Mit dem Familienleistungsgesetz wurde das Kindergeld zum 1.01.2009 für das 1.+2.Kind auf 164 €, für das 3.Kind auf 170 € und ab dem 4.Kind auf 195 € erhöht (§ 66 EStG).
Mit der Unterhaltsreform vom 1.01.2008 ist die Verrechnung von Kindergeld auf zu zahlenden Kindesunterhalt grundlegend verändert worden (§ 1612b BGB). Hier wird geregelt, daß das Kindergeld zur Deckung des Barbetrages des Kindes verwendet werden muß. Es wird damit klargestellt, daß das Kindergeld wirtschaftlich dem Kind zusteht und damit unterhaltsrechtlich als Einkommen des Kindes anzusehen ist.
Zuständig für Antragstellung und Leistung von Kindergeld ist die Agentur für Arbeit - Familienkasse. Hier hat die Bundesagentur für Arbeit zur Regelung im einzelnen die Durchführungsanweisungen (DA) Familienkasse erlassen.
Für Rechtsstreitigkeiten wegen Kindergeld ist in der Regel der Rechtsweg zu den Finanzgerichten gegeben.

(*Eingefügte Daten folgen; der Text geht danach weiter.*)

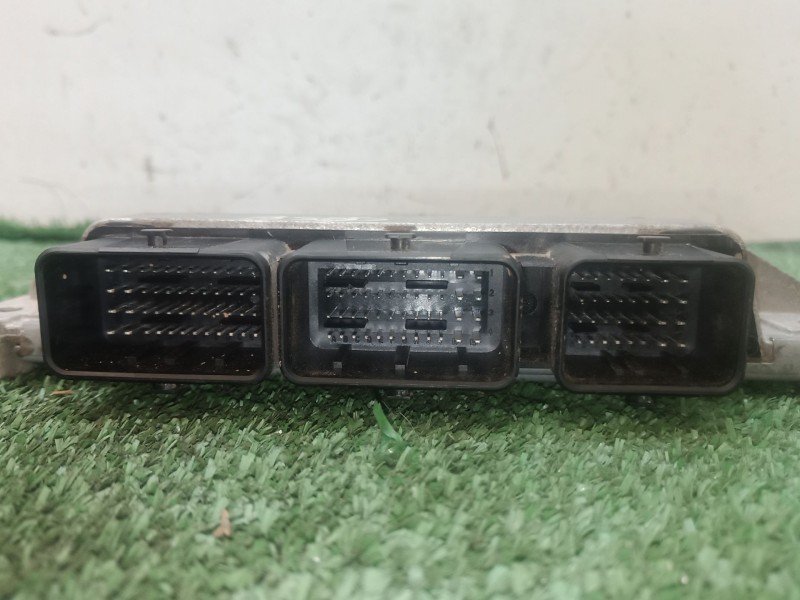 Recambio de centralita motor uce para renault fluence (l3_) z.e. referencia OEM IAM   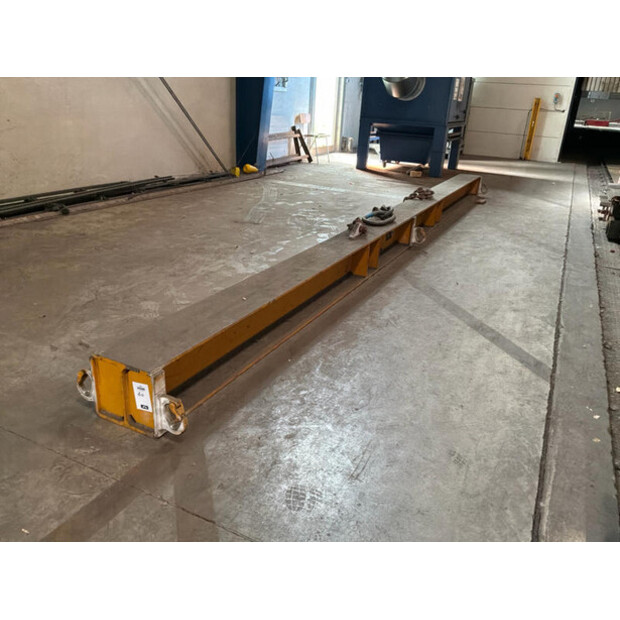 2008 Globus 08239-47940914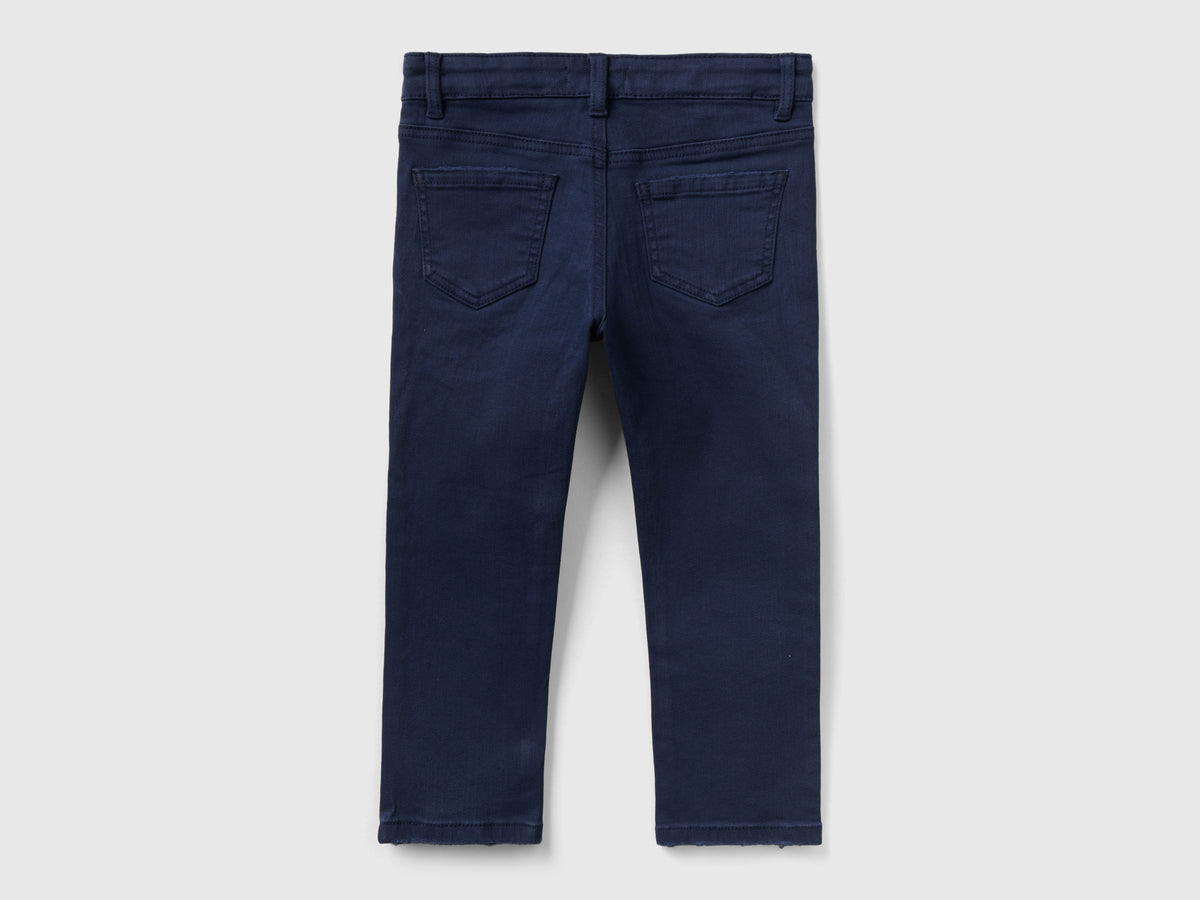 Jeans con piccole rotture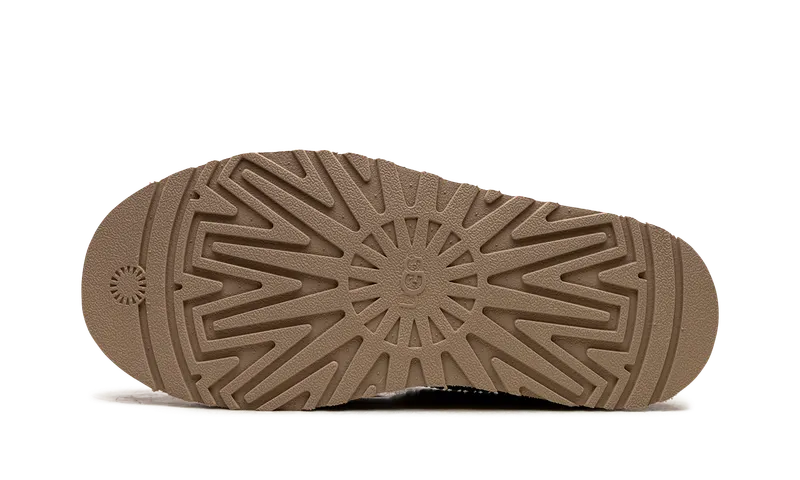 Ugg Tazz GS “Sand” (1143776K-SAN)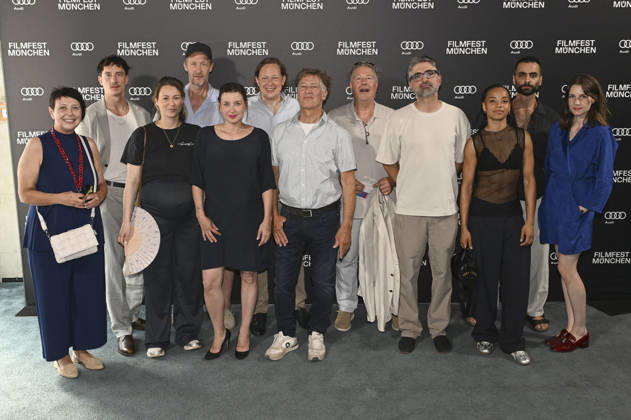 Gast, Laurence Rupp, Sara Herbst, Stephan Kampwirth, Martina Ebm, Gast, Tobias Moretti, Gast, Umut Dag, Naomi Simmonds, Sohel Altan Gol und Anna Rieser bei der Premiere der ARD ORF-Miniserie Gnadenlos - Gegen das Gesetz auf dem 43. Filmfest München 2026 in der Astor Film Lounge im Arri Kino. München, 28.06.2026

Ebenfalls bei der Agentur für Arbeit - Familienkasse ist der seit dem 1.01.2005 eingeführte Kinderzuschlag zu beantragen. Rechtsgrundlage ist § 6a BKGG. Hierdurch sollen bestimmte Geringverdiener-Familien begünstigt werden, die damit durch den Kinderzuschlag auf eine Einkommenshöhe oberhalb der Hilfebedürftigkeit nach SGB II/Hartz IV. Für Rechtsstreitigkeiten wegen Kinderzuschlag sind die Sozialgerichte zuständig.
Kinderbetreuungskosten und Unterhaltsvorschuß Im Bedarfsfalle übernimmt das Jugendamt -je nach Einkommenshöhe der Eltern- die Kosten für den Kindergarten vollständig oder teilweise. Rechtsgrundlage ist das SGB VIII.
Ferner sind Kinderbetreuungskosten unter bestimmten Voraussetzungen in bestimmten Grenzen steuerlich absetzbar.
Erhalten Alleinerziehende keinen Kindes-Unterhalt vom anderen Elternteil und hat das Kind das 12.Lebensjahr noch nicht vollendet, kann beim Jugendamt die Zahlung von Unterhaltsvorschuß beantrag werden. Zusätzlich zum Kindergeld werden für Kinder unter 6 Jahren werden 125 €, für Kinder von 6-11 Jahren 168 €; für maximal 72 Monate lang gezahlt. Rechtsgrundlage ist das Unterhaltsvorschußgesetz (UVG). Das Jugendamt nimmt dann Rückgriff auf den unterhaltspflichtigen Elternteil.
Kindbezogene Leistungen im SGB II/SGB XII Mit dem Familienleistungsgesetz erhalten ab 1.01.2009 Kinder und Jugendliche, die aus Familien stammen, die Leistungen nach SGB II/SGB XII erhalten, bis zum Abschluß der Jahrgangsstufe 10 zum Schuljahresbeginn einen zusätzlichen Betrag von 100 € (§ 24a SGB II, § 28a SGB XII).